Task description
Pull out all lines in the listing below that contain the word "Each", and reproduce them verbatim.

Source material
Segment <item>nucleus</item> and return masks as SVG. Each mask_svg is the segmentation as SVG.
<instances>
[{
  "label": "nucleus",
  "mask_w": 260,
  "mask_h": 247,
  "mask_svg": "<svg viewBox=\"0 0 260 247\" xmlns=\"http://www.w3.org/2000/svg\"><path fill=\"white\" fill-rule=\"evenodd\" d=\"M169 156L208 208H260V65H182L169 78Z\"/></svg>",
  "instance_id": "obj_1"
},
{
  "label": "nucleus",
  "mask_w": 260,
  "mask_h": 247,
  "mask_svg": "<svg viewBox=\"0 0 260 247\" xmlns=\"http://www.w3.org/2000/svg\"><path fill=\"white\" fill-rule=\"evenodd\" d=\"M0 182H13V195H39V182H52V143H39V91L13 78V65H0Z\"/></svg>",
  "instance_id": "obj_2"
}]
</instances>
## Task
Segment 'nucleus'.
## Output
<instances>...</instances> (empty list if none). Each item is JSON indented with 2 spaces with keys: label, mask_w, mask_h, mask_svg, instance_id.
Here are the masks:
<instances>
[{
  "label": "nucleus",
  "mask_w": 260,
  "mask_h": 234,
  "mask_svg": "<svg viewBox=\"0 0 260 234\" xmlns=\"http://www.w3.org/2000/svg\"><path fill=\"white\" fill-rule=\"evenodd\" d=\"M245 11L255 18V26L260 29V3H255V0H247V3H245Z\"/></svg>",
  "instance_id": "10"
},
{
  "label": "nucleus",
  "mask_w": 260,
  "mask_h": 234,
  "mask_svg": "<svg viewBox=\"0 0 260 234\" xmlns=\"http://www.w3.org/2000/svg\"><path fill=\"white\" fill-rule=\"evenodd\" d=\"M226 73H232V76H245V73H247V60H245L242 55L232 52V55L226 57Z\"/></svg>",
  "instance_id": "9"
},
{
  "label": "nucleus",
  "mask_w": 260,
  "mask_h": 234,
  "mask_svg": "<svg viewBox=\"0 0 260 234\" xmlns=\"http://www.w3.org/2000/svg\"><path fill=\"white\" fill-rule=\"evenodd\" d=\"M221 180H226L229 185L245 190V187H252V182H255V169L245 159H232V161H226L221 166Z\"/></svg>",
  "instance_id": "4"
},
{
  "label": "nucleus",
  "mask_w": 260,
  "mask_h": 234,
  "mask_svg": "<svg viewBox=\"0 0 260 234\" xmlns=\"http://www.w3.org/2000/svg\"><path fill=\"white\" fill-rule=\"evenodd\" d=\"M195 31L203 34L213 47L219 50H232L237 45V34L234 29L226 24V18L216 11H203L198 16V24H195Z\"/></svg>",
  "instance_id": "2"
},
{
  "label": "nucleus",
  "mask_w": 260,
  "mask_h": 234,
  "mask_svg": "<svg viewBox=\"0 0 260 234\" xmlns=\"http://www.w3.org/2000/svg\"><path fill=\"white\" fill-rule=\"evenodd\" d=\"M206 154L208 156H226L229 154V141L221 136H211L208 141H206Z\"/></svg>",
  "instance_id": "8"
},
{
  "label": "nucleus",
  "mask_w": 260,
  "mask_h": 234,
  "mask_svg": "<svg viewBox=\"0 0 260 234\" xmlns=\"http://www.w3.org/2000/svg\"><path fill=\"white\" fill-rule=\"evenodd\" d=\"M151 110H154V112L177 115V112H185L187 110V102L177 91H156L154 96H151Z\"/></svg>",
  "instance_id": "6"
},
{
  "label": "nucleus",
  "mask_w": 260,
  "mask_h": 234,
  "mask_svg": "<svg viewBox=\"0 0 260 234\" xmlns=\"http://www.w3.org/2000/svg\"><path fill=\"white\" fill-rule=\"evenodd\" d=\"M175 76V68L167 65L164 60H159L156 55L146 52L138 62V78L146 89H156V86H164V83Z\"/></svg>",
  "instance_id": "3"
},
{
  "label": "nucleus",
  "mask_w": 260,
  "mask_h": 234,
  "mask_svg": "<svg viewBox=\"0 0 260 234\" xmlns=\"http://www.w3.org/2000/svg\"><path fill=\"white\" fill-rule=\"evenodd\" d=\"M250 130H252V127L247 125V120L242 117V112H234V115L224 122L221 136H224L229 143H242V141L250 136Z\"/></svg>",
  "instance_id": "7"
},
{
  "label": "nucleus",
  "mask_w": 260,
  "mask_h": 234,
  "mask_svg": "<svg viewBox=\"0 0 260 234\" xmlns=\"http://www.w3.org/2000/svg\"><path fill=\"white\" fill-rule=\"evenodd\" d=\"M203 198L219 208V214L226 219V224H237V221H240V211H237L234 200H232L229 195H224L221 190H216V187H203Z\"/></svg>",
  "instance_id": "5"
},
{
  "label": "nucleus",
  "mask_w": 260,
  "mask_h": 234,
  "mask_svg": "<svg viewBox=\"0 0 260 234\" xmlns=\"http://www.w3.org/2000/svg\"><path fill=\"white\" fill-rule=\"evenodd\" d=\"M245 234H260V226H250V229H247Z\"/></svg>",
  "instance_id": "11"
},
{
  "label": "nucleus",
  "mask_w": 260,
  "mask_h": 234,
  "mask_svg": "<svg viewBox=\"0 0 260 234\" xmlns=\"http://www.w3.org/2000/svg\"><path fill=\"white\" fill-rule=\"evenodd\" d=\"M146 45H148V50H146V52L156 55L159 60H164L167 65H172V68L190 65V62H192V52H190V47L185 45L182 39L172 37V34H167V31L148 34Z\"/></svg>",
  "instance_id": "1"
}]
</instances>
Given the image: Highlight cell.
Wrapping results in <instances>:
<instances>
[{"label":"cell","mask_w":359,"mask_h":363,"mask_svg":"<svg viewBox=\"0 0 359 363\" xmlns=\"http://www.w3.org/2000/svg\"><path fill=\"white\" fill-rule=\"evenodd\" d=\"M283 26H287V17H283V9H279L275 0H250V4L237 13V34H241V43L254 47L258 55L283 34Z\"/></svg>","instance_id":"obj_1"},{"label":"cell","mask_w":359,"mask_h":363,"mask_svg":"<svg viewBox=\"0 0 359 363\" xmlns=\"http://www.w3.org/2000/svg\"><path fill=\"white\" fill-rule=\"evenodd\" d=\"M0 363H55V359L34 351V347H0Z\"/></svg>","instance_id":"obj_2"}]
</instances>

The solution
Segment <item>nucleus</item> and return masks as SVG. Each mask_svg is the segmentation as SVG.
<instances>...</instances> (empty list if none). Each item is JSON indented with 2 spaces with keys: label, mask_w, mask_h, mask_svg, instance_id.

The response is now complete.